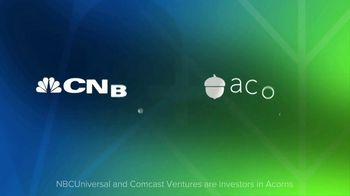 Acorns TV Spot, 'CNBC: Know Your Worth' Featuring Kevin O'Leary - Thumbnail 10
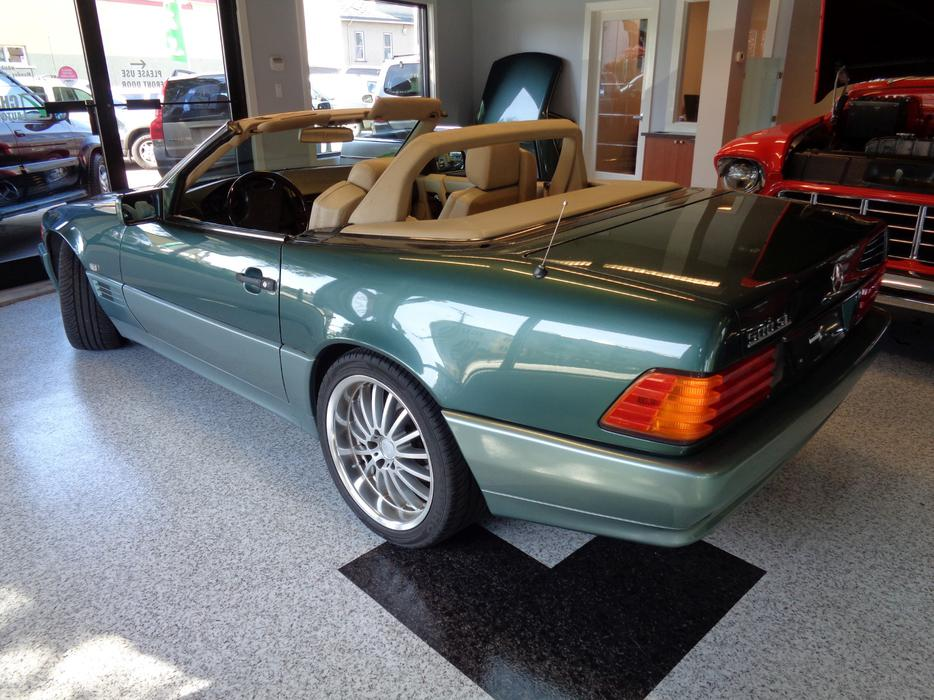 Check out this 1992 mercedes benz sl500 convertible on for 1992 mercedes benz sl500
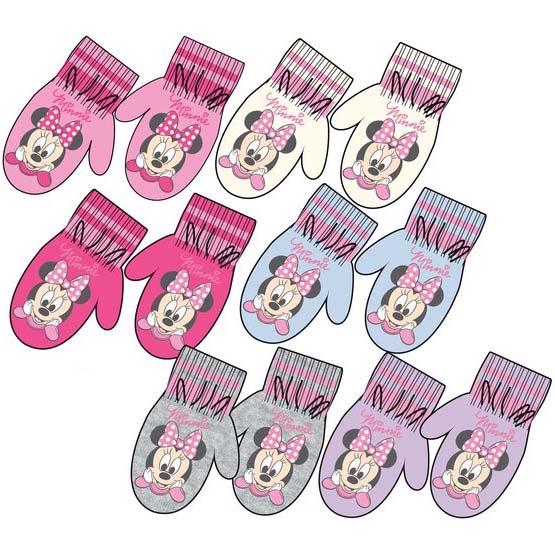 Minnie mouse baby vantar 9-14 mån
—————
Retype the data above as given, letting no picture into the copy.

_EXERCISE ANSWER_:
 Acorns TV Spot, 'CNBC: Know Your Worth' Featuring Kevin O'Leary - Thumbnail 10
 Check out this 1992 mercedes benz sl500 convertible on for 1992 mercedes benz sl500
 Minnie mouse baby vantar 9-14 mån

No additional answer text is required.